Revelli dedica un breve pamphlet al secondo lui, inarrestabile declino del partito politico come istituzione e del concetto stesso di democrazia rappresentativa.
Revelli – Finale di partito – Einaudi – 10 euro cartaceo – 6,99 ebook – XII,137 pagine
Per il politologo torinese, soprassedendo a fenomeni superficiali come il peggioramento delle classi dirigenti, la vera causa strutturale sarebbe la fine del modello di produzione fordista, su cui s’innestava il sistema dei grandi partiti strutturati “a integrazione verticale”. Finito il “gigantismo novecentesco” nella produzione, finisce anche il gigantismo nella politica, finiscono i partiti della democrazia rappresentativa e al loro posto si innesta una contesa tra i “tecnici” e la “democrazia del pubblico”. Una democrazia, questa, che al vecchio obiettivo della presa del potere da parte delle classi dominate (o, specularmente, del mantenimento del potere da parte delle classi dominanti) ma il controllo del potere da parte di un “nuovo popolo”. Questo popolo nuovo (contrapposto al vecchio popolo novecentesco, incolto e costretto a delegare alle strutture partitiche) trova la sua espressione attraverso i movimenti e battaglie come quella dei referendum su acqua e nucleare.
L’argomentazione di Revelli è accattivante e sembra rispondere a quello che è un cambiamento innegabile nella struttura produttiva: frammentazione della produzione in miriadi di piccoli luoghi di lavoro, frammentazione dei lavoratori in miriadi di rapporti contrattuali diversi.
Emilia Rossa…
Ci sono però elementi di debolezza nell’uguaglianza di Revelli fra “grandi luoghi di lavoro” e “grandi partiti organizzati come luoghi di lavoro”.
Innanzitutto, il fatto che i partiti si organizzino a integrazione verticale è storicamente vero per i partiti comunisti o socialdemocratici, molto meno per i partiti conservatori, basta pensare alla Democrazia Cristiana.
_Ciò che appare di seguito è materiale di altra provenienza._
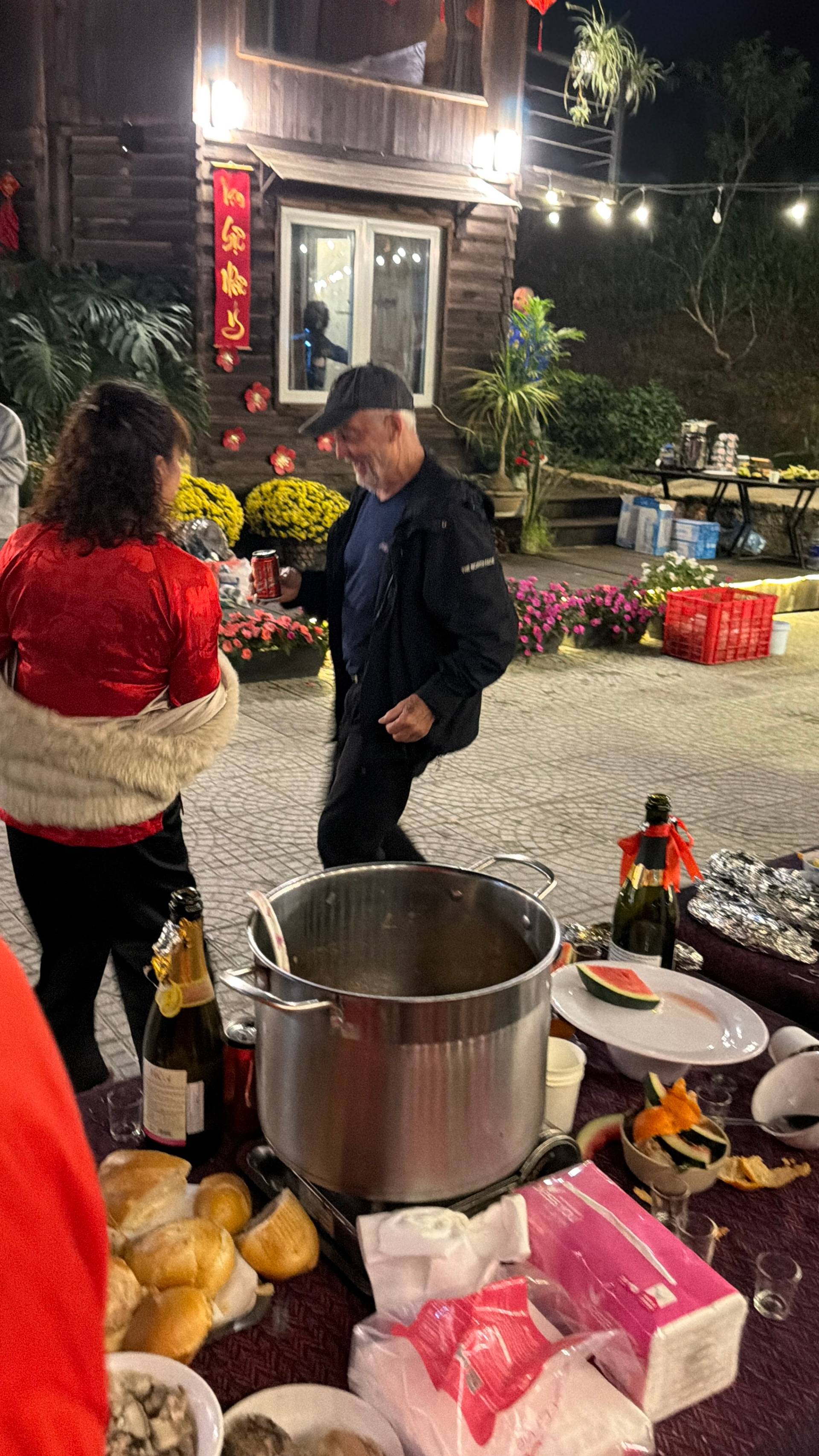 A festive nighttime Lunar New Year celebration at a Đà Lạt venue with a large communal cooking pot, traditional red lanterns, and golden chrysanthemums creating a warm holiday atmosphere.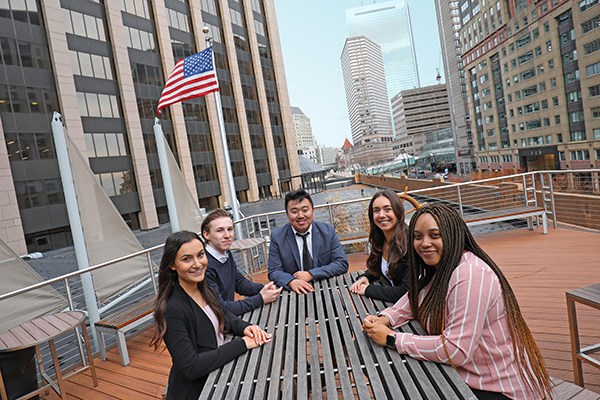 Five co-op students sit around a table on an outdoor deck in downtown Boston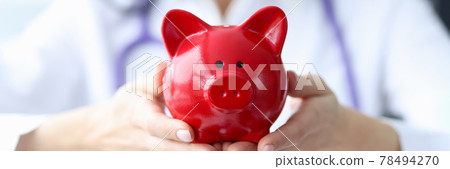 Doctor holds piggy bank in his hands 78494270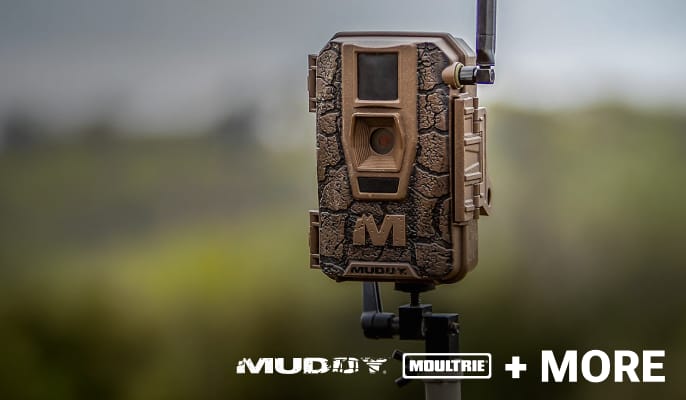 Camouflage trail camera mounted outdoors against a blurred natural background.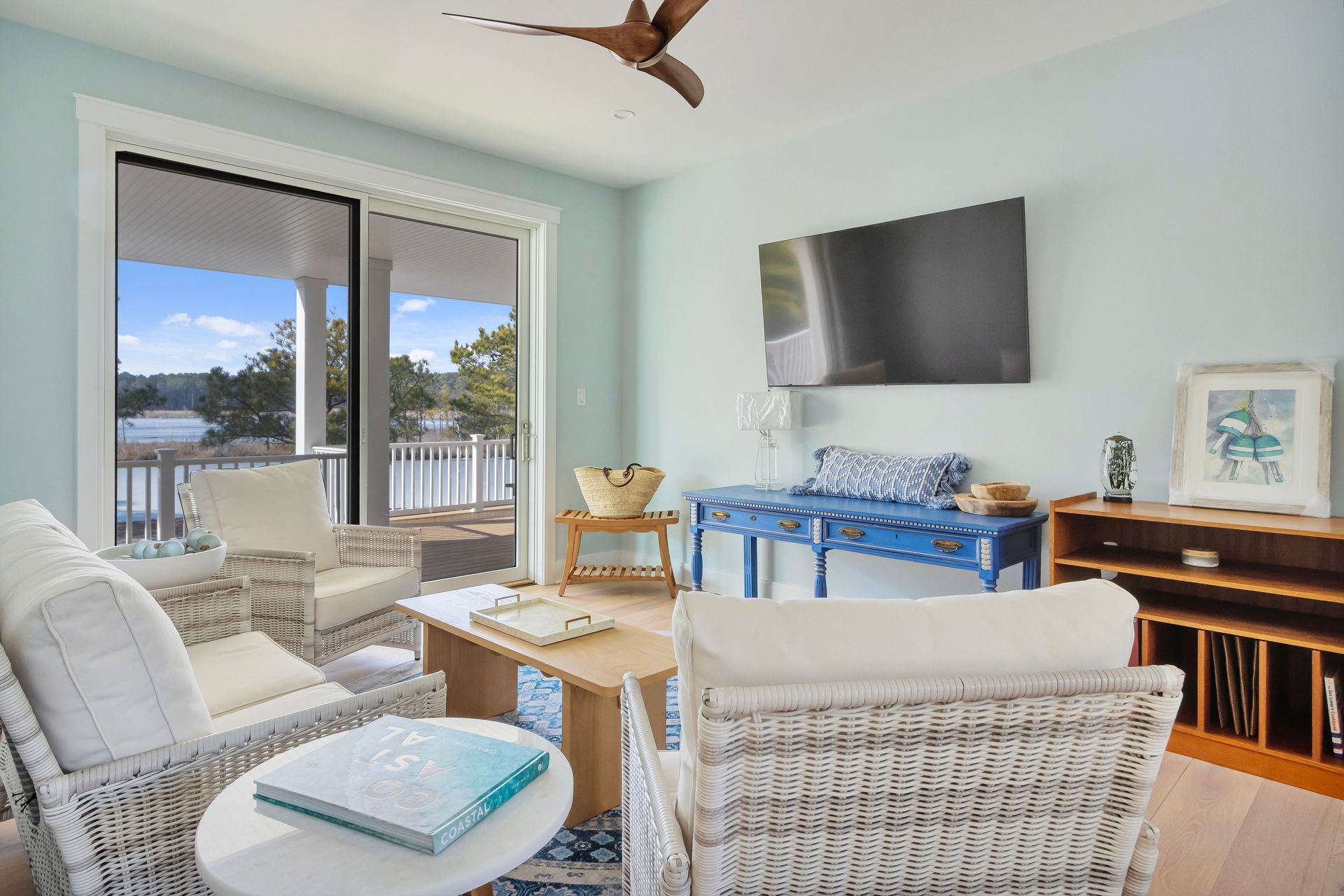 Coastal-style living room with blue walls, white wicker furniture, and a view of a body of water.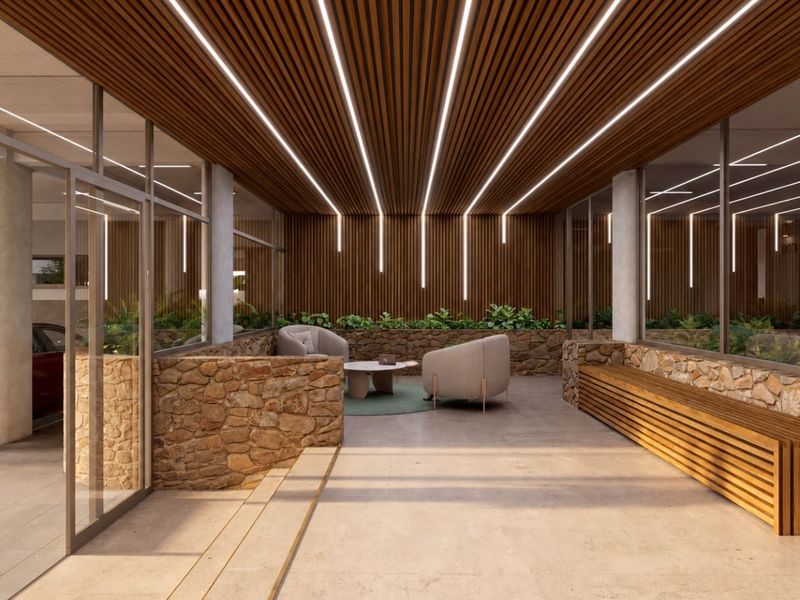 Modern entrance lobby featuring a slatted timber ceiling with integrated linear lighting, stone wall accents, and a built-in timber bench.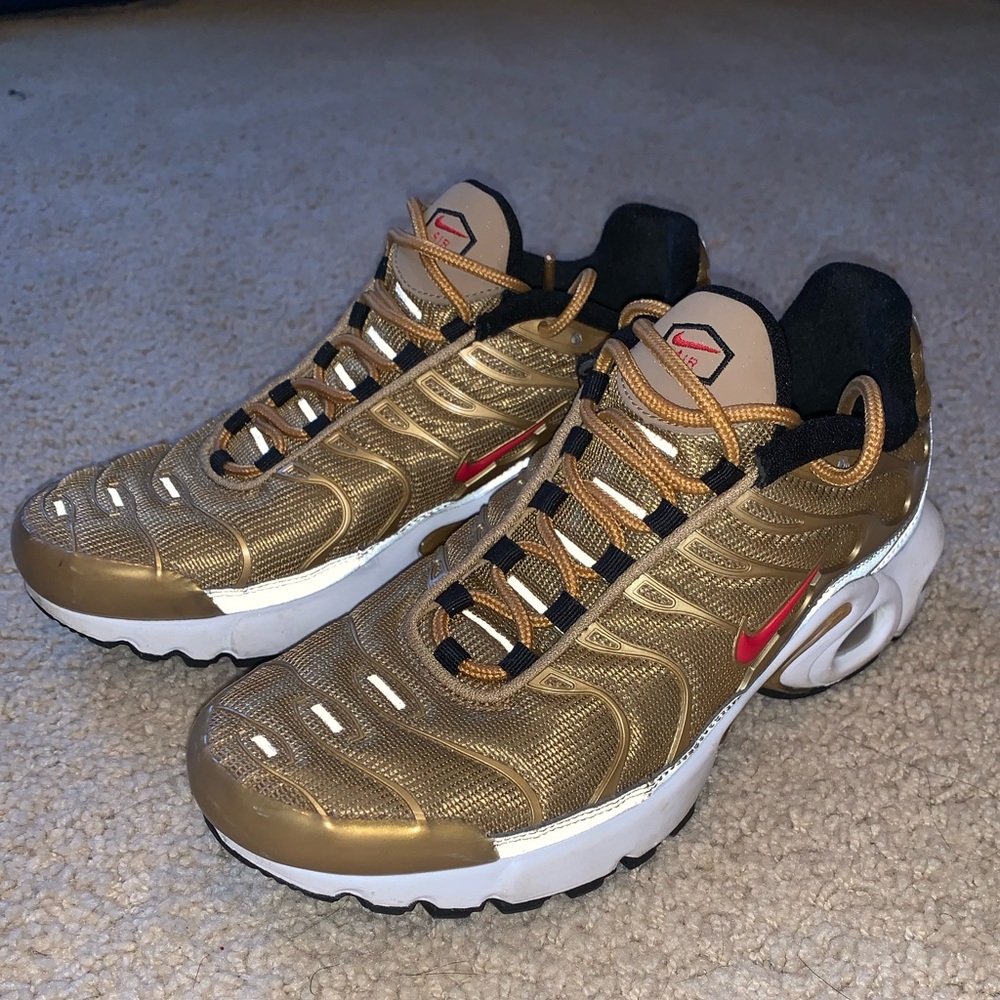 Gold and red air max plus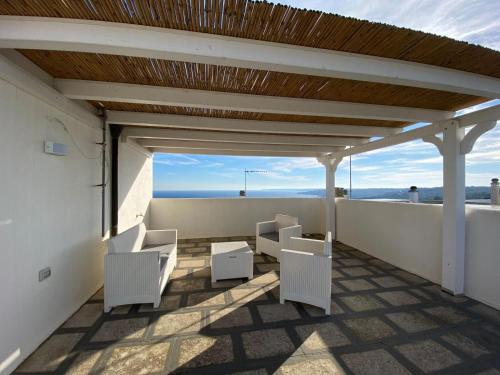 uma varanda com cadeiras brancas e um telhado de madeira em Aurora em Santa Cesarea Terme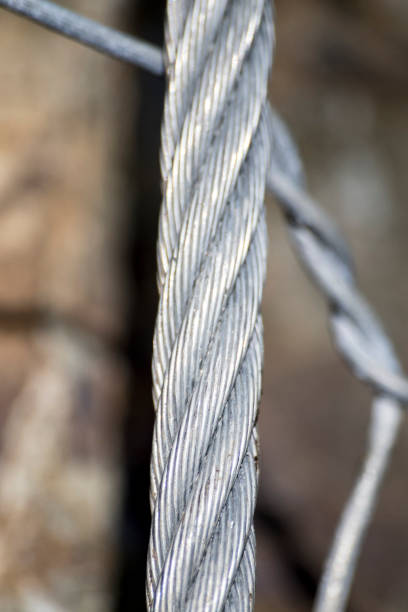 istock Strong grey steel cable with rock in the background cmposition 955665758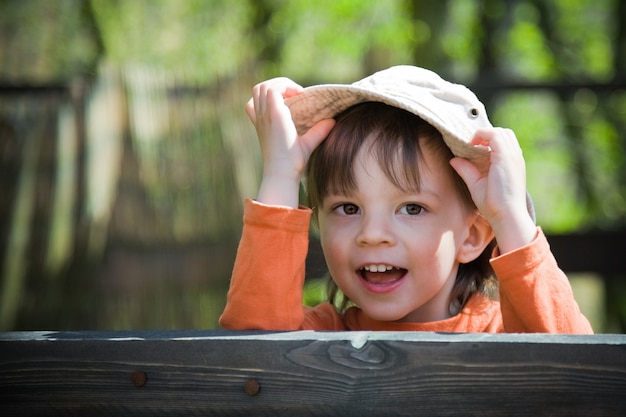 Bambino allegro che tiene il suo cappello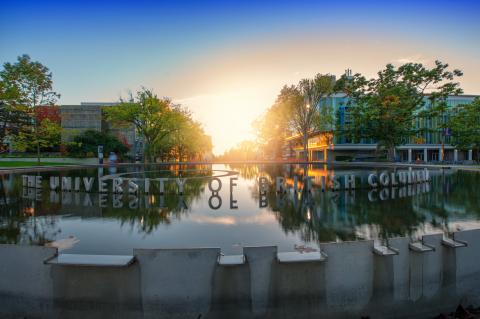 Under a clear blue sky, the sun sets behind a campus water fountain which the words "The University of British Columbia" float on top of.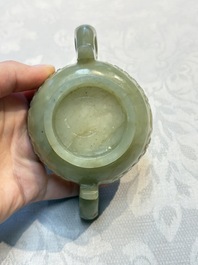 A Chinese celadon jade covered vase, with wooden stand, and a bowl with wooden cover and stand, 19/20th C.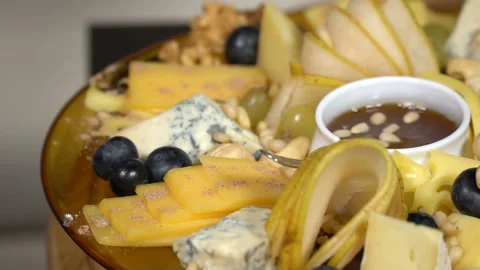 Cheese dish decorated with mint. slow motion Video stock 101420406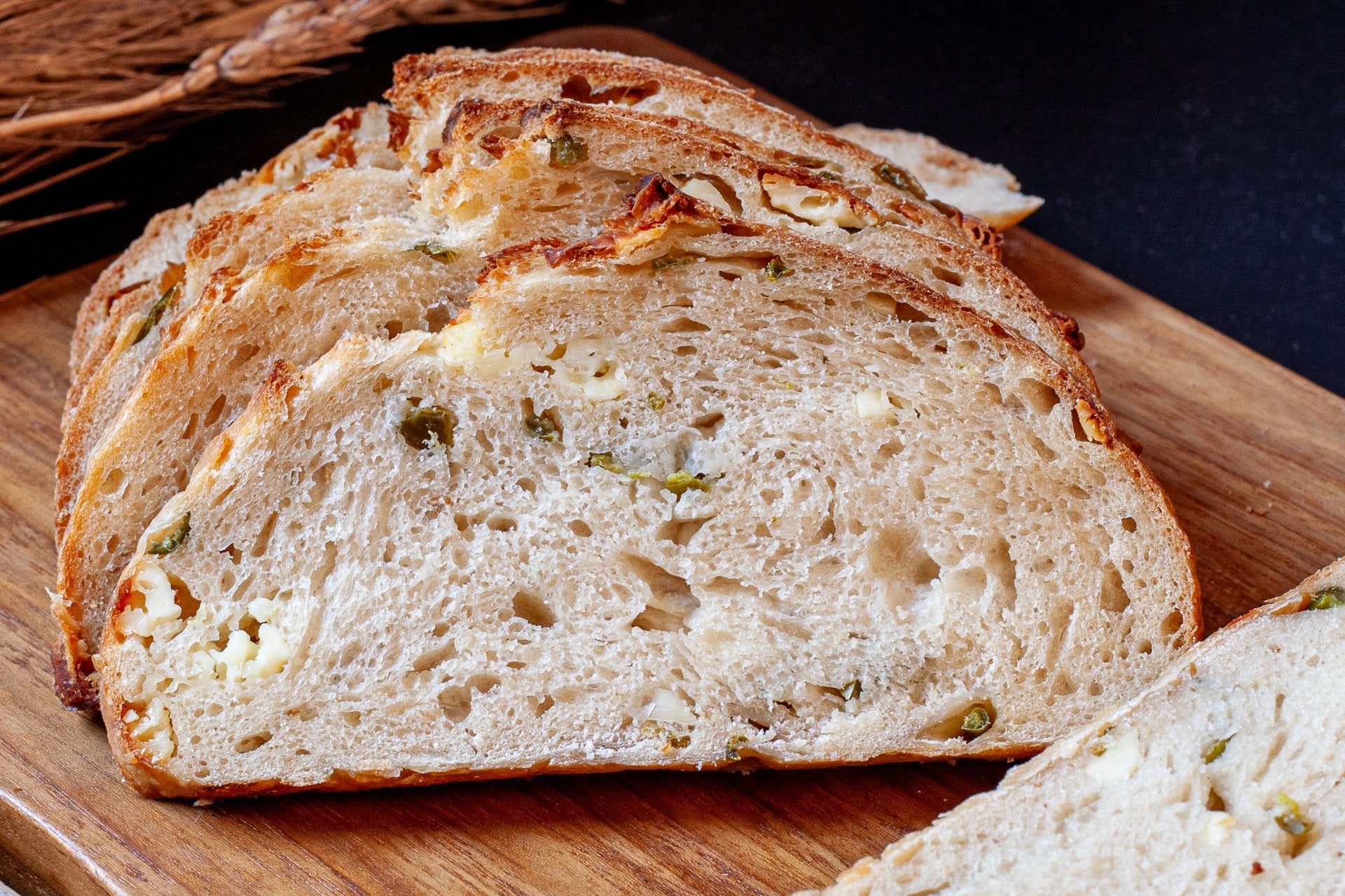 Freshly baked Jalapeño Cheddar Sourdough, perfect for adding a kick to your meals.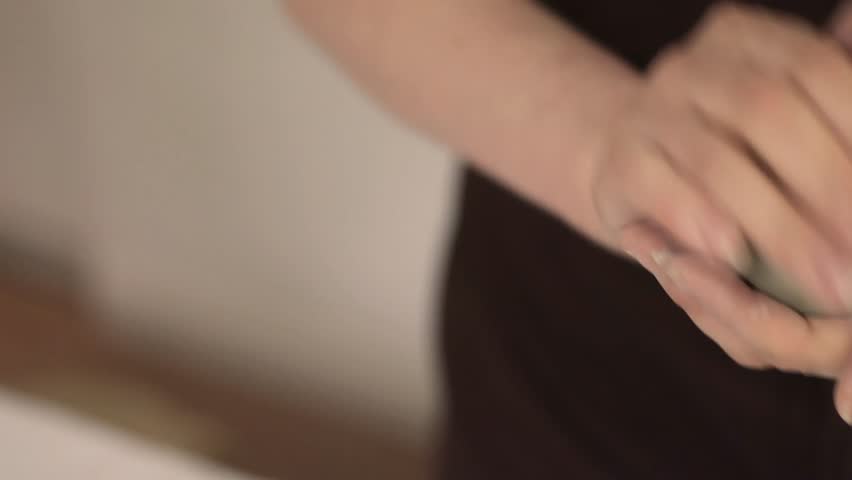 Close-up of female hands forming a clay ball during the pottery process. Craftsmanship, handmade art, and tactile connection to traditional ceramic techniques.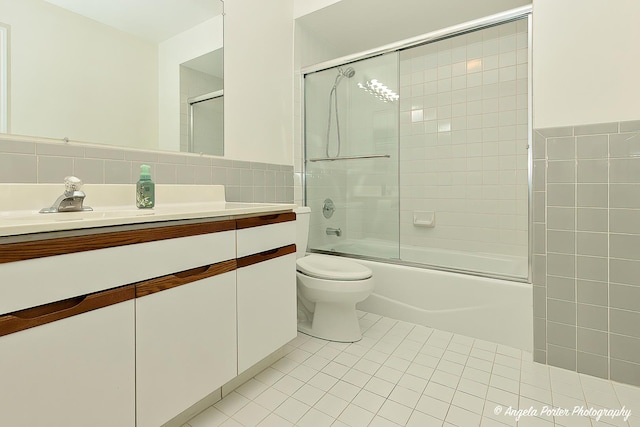 bathroom with tile walls, bath / shower combo with glass door, vanity, tile patterned floors, and toilet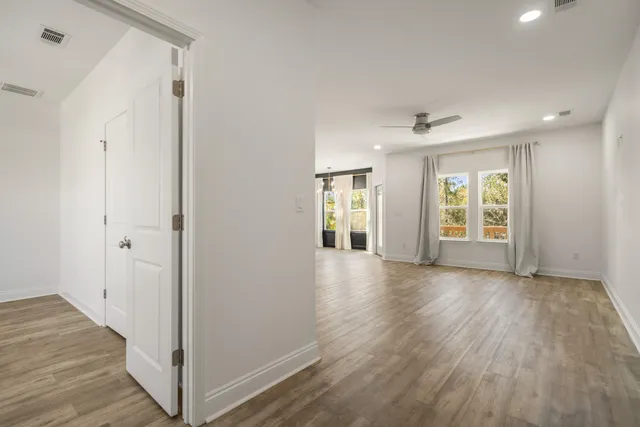 a view of kitchen with refrigerator and cabinets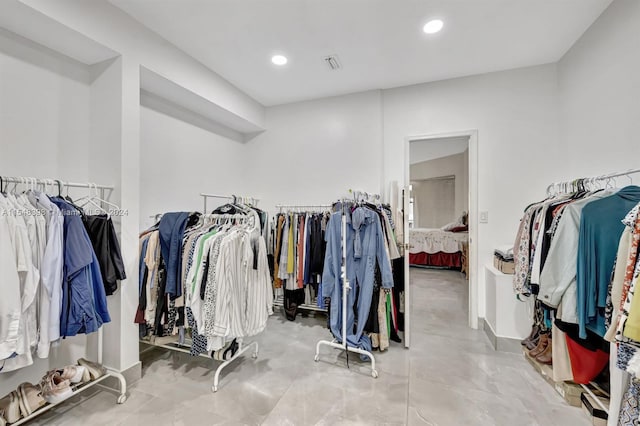 walk in closet with light tile flooring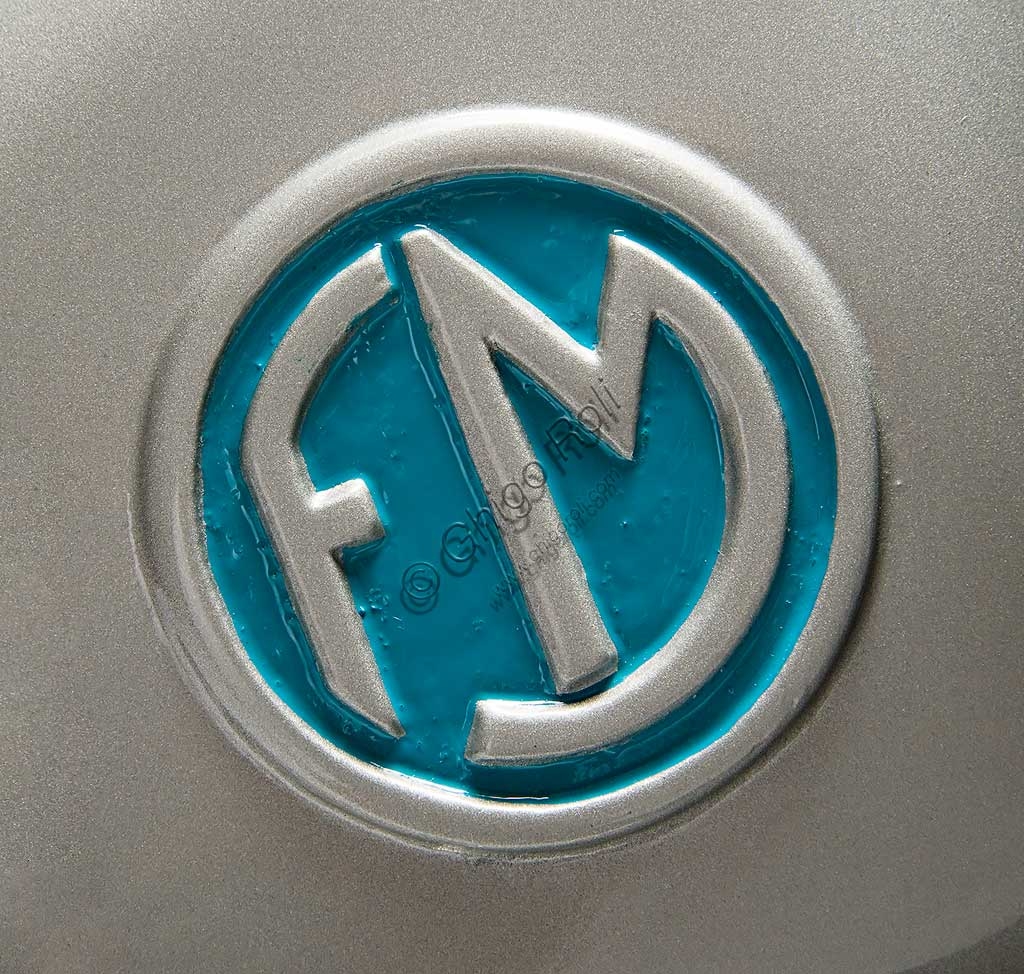 Restored 1950 F.M. Fratelli Molteni 125cc 2-stroke scooter, detail of the aluminum frame and finned exhaust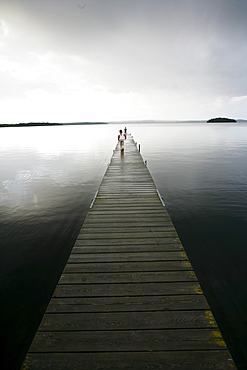 Two people standing on a wooden jetty on a cloudy day, Madkroken near Vaexjoe, Smaland, Sweden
Almeno nel nostro paese, non regge l’identificazione tra grande impresa e grande partito. Se il PCI aveva innegabilmente solidissime basi nelle cinture industriali delle grandi città, il suo più grande radicamento è nelle regioni rosse dell’Italia centrale, regioni che sono paradossalmente anticipatrici di modi di produzione decentrati.
Certo, l’argomento del passaggio dal gigantismo novecentesco al post fordismo può non essere accurato, ma rimarrebbe nel saggio di Revelli una buona analisi dell’innegabile crisi della politica.
Rimane?
La prova del declino della rappresentanza politica è cercata da Revelli nei risultati delle elezioni amministrative del 2012. L’analisi condotta non è delle più rigorose, infatti, si confrontano spesso i risultati delle amministrative con le elezioni regionali lombarde del 2010 e in generale elezioni non omologhe tra di loro. In ogni caso, Revelli rileva il tracollo elettorale della Lega Nord e del PdL come, in misura minore, quello del PD e dei suoi alleati di centrosinistra. Il tutto coronato dal fatto che il Movimento 5 Stelle non riesce a raccogliere i voti in fuga dai partiti tradizionali
Sfortunatamente per Revelli, pochi mesi dopo la stesura del libro ci sono state le elezioni politiche e regionali in Lombardia. Proprio nei comuni presi ad esempio dall’autore, Maroni è riuscito a mantenere voti se non a incrementare rispetto alle regionali precedenti, sia in termini percentuali sia di voti assoluti. Soprattutto, a livello nazionale, s’è verificato proprio quel recupero di voti da parte del Movimento 5 Stelle, che proprio in quel periodo si rivelava a tutti come una struttura fortemente gerarchizzata a integrazione verticale.
Revelli vs. The World
La crisi della democrazia non è descritta da Revelli come una crisi solo italiana, percorre l’intero globo. Se almeno in Italia l’autore prova ad affidarsi ai dati elettorali, per l’estero si limita a un excursus sull’affluenza decrescente alle elezioni americane (dove però il modello del partito strutturato non ha mai attecchito) alla cronaca della diminuzione degli iscritti ai partiti in Europa e dell’indice di fiducia (qualunque cosa questi sondaggi misurino).
In chiusura di recensione, rimane l’immagine iniziale del pamphlet: nella Grecia devastata dalla crisi, rimbalzata a un’economia da dopoguerra, il Partito Socialista Panellenico è crollato al 4%. Quello che Revelli dimentica, è che Syriza è balzata al 26,9% e, mentre il libro veniva scritto, completava il passaggio da coalizione di partitini e movimenti a partito strutturato.
Provaci ancora Marco, la prossima volta, con più serietà.